Capitalize Names

TMG Utility is the essential TMG companion tool. If you use it, please make a donation.

advertisement

On this page: Description, Step by Step, Important Capitalization Notes

Description

Capitalize Names changes the capitalization of name fields. The function will capitalize any or all of the "display" name fields: Title, Prefix, Given, PreSurname, Surname, Suffix, and OtherName.

The term "capitalize" in this context means "change the name field to the usual mix of upper and lowercase letters." That is obviously not the same as "change the name to all capitals," which is what some people thought I meant! See the capitalization notes.

Step by Step

  1. Choose Capitalize Names from the function tree.
  2. Set each of the field name checkboxes for the fields that you want to modify.
  3. Set the Capitalize All Uppercase Only checkbox if you want to leave mixed-case fields as they are. The default is checked.
  4. Set the Flag Filter, if desired. TMG Utility will only change names for people who pass the filter.
  5. Click the [Capitalize Names] button. The program will inspect the name data and make changes as necessary.
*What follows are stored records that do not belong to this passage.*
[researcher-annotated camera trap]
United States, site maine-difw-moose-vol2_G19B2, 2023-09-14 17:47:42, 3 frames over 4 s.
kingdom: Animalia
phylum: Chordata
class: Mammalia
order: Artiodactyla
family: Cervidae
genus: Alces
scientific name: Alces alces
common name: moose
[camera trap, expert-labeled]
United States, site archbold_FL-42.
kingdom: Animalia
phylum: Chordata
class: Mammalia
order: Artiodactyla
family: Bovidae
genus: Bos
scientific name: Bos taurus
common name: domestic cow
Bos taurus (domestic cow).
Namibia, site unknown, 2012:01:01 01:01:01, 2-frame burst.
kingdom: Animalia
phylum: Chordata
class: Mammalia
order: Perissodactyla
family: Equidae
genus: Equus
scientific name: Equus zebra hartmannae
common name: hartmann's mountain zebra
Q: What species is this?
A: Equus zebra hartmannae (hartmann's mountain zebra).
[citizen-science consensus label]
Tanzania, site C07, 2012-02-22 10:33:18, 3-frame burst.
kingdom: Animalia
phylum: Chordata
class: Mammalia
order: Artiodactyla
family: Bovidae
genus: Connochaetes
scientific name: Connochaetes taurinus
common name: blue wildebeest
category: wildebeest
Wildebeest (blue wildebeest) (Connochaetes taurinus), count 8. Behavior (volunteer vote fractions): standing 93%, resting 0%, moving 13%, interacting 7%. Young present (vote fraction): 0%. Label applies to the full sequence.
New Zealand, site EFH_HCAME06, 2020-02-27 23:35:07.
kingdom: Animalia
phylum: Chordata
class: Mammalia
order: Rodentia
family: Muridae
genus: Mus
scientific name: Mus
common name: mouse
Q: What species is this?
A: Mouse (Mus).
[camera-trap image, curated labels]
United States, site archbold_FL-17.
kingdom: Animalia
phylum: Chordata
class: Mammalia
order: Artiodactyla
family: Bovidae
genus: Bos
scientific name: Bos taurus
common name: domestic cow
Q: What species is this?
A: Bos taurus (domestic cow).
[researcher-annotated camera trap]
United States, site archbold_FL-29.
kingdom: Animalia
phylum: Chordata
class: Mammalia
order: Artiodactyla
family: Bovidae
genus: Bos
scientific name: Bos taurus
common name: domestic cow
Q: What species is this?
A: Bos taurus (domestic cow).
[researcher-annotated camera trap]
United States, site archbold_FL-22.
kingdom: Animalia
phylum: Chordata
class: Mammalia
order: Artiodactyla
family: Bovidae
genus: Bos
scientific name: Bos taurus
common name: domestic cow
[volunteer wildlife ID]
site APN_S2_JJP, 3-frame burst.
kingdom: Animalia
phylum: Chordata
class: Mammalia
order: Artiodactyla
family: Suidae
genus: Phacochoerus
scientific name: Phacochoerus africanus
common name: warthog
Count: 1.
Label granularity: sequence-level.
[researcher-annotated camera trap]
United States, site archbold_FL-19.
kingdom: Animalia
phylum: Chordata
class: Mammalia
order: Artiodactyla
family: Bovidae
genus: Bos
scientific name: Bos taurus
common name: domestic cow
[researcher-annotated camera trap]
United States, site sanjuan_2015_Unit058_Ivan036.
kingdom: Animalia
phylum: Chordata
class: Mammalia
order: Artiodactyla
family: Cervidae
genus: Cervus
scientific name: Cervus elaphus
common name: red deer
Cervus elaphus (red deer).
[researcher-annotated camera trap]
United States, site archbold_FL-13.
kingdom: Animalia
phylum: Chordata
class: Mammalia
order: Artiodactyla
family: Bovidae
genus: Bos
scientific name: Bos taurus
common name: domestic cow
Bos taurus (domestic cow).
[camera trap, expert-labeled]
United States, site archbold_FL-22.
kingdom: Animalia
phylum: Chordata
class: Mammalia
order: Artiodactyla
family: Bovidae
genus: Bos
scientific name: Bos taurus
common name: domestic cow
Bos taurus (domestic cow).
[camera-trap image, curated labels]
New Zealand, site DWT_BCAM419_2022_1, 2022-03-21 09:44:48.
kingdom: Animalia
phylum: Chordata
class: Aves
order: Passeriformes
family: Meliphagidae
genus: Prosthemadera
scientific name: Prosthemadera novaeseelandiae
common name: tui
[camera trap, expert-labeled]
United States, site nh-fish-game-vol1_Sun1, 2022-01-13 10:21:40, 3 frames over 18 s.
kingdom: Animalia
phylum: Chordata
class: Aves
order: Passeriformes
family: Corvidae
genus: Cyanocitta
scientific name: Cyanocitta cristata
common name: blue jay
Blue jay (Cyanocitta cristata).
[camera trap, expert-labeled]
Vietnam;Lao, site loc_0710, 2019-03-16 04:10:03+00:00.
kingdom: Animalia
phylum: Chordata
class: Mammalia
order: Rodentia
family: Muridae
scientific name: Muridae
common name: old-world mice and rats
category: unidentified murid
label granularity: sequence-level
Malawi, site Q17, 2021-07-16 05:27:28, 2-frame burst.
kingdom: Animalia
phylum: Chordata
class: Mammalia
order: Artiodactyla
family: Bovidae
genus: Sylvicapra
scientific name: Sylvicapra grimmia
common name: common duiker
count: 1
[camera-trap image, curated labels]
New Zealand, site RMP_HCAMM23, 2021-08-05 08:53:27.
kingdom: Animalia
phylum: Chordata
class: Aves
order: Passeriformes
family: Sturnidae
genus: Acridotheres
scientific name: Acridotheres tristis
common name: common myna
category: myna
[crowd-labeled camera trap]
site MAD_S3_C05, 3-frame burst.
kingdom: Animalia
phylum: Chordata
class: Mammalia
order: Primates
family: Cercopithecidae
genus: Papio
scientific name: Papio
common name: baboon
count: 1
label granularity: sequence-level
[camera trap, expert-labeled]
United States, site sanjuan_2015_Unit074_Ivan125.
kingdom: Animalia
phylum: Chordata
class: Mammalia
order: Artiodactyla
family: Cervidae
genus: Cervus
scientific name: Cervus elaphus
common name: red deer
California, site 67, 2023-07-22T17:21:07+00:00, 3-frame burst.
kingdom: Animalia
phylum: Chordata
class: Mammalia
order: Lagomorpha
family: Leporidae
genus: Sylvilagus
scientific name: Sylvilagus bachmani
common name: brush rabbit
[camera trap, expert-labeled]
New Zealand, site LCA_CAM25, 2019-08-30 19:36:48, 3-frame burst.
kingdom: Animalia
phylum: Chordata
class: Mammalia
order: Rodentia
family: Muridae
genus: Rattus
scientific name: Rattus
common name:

Important Capitalization Notes

The program implements LCFL capitalization; LCFL is an abbreviation for "LowerCase Following Letter." Any letter that follows another letter is lowercased. Letters at the beginning of a field, or that follow a space or other non-alphabetic character, are uppercased.

Here are some examples of how the LCFL algorithm will change the case of names.

Input Output
SMITHSmith
?SMITH?Smith
SMITH-JONESSmith-Jones
ST. IVESSt. Ives

Four name fields support optional exception tables. Exception tables are lists of values that should be capitalized as shown in the file, rather than according to the rules implemented in the capitalization routine. Use the following file names: "surnames.txt", "givnames.txt", "titles.txt" and "suffixes.txt". To be processed, these files must exist in the same directory as the EXE file. At present, only two files are provided with the program. If you change an exception table, you must close and reopen TMG Utility or the program will not notice the change.

Surname fields receive special processing, as follows:

  1. Like all fields, the surname is checked against the exceptions table (surnames.txt). If the surname matches an entry in the table exactly, the table version is substituted for the database version, and we're done. Otherwise, we continue to #2.
  2. The database version is passed to the LCFL routine, which changes the name according to the LCFL rules described above.
  3. The result of the LCFL processing is checked for some common exceptions as described below. These exceptions are handled programmatically because putting all of them in the exceptions table would make the exceptions table quite large.
    • All surnames of the form "Mcxx" are changed to "McXx". The name must be 4 or more characters long.
    • All surnames of the form "Macxx" are changed to "MacXx". The name must be 5 or more characters long.
    • All embedded " Dit " are changed to " dit ".
    • All embedded " Van " are changed to " van ".
    • All embedded " De " are changed to " de ".

    As you might suspect, the rules above don't work for all names. This is why the exception table exists.

  4. The new version is substituted for the existing version.

The program includes a file of approximately 600 surname exceptions. I made this by running a program over a list of 32,000 surnames. Whenever the method above capitalized a surname differently than what was found on the table to begin with, I wrote that name to the exceptions table.

The program also includes a small list of suffix exceptions.

The program uses a pretty gross method to implement the exceptions tables. This is partly due to my laziness and partly due to the limitations of VB. VB is great for quick user interface programming, but bad for implementing anything other than the simplest data structures. It's no speed demon either, but in this case the resulting program is still many, many times faster than the manual alternative. (My best excuse so far--I'll try to think of more!)

Some TMG'ers use name fields differently than they were intended. Depending on how those fields are used, the program may or may not do the right thing.

I made sure that the program handled international characters that are defined as part of the extended ASCII processed by VB. I don't know enough about international character sets to know how well it will handle all the variations that exist. If you have names with international characters, please review them carefully after you use this routine.

If the Given name is modified, the program will compare the original input value against the SortGiven name part. If the original value matches the SortGiven field, the SortGiven field will be modified to keep the two values in sync. The same processing is applied to the Surname and SortSurname fields.